1 It is said that his dog was of great service to him on such occasions, and that he hated the Indians quite as much as his master.


1 The writer has heard these stories related by some of the old settlers. His only apology for introducing them here is to show some of the incidents of pioneer life in Sullivan, and to make a chapter of more length than the actual incidents of the evening would make.


1 POUGHKEEPSIE, AUG. 17.—We have certain accounts that Andrieson and Osterhout, who were taken by the Indians and tories at Legewegh in Ulster county, some time ago, made their escape from them when within one day's march of Niagara, and are returned home. They were committed to the charge of three Indians, one a captain, and two squaws, who treated them with great severity, threatened to kill Osterhout, who from fatigue and hunger could not travel as fast as they would have him. At night, the Indians thinking themselves secure from their great distance back into the country, went to sleep; when Andrieson proposed to Osterhout to seize the opportunity of putting them to death; which (Osterhout declining) he executed himself by very expeditiously tomahawking the three Indians before they were so far recovered from their sleep as to make any effectual resistance. The squaws waking with the noise, took to their heels and escaped. Andrieson and Osterhout, possessing themselves of the Indians' provisions, consisting of 3 or 4 ducks and 2 quarts of samp, with the most valuable part of the Indians' plunder, consisting of some fine linen shirts, a laced beaver hat, with other articles of clothing, and some silver, with each of them a gun, set out for home, where they arrived after 17 days' march, much worn out with fatigue and hunger, but in high spirits."—Connecticut Journal; Sept. 2, 1778.

* [RECORDED INFORMATION]

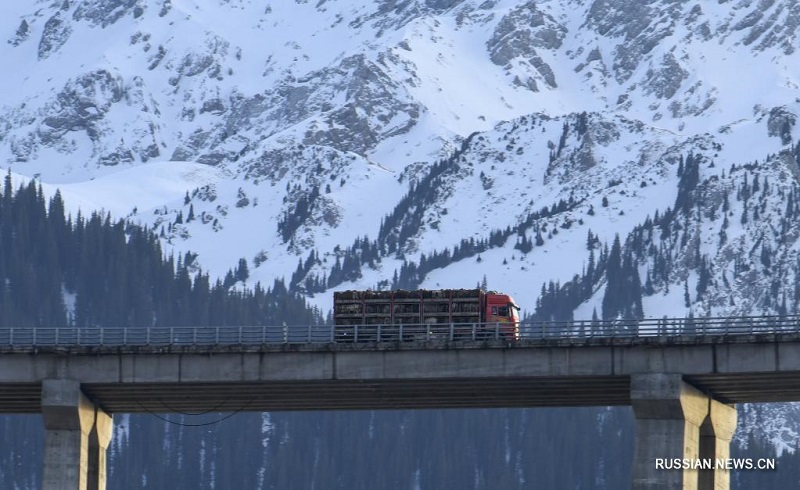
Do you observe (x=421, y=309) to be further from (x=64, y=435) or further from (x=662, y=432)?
(x=64, y=435)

* [EXERCISE INSTRUCTIONS]
Pick up the text on pioneer life in Sullivan after its last sentence and continue it.

* [ANSWER TO THE PROBLEM]
2 After the war, the whigs of the frontier were in the habit of catching the tories who had rendered themselves peculiarly obnoxious, and treating them in the following manner: 1st. A good and substantial suit of tar and feathers was given them gratis. 2nd. An ornament greatly resembling a hog yoke was placed upon their necks, to one end of which a jewel shaped like a cow bell was attached, and to the other a cord, which, it may well be believed; was not made of silk. 3rd. A sable son of Congo next took hold of one end of the cord, and the culprit was drummed out of the neighborhood to the tune of the "Rogue's March," the African occasionally giving the cord a jerk, and setting the clapper of the bell in motion, while the populace hurled at the returned tory sundry missiles known as rotten eggs, &c., and spurred him forward with bayonets, sharp sticks "and so on." Lynch law is more ancient than many suppose.


1 Shurker was suspected of being a tory. Not long before he was murdered, one of his neighbors told him that he was an enemy of his country. He asserted his innocence so loudly, that it was thought he was overheard by a tory or Indian who was lurking in the woods close by.

Ch. XV

1 The facts contained in this chapter are gleaned from a pamphlet written by the late Charles G. DeWitt. Many of the paragraphs we have quoted, making a few unimportant alterations.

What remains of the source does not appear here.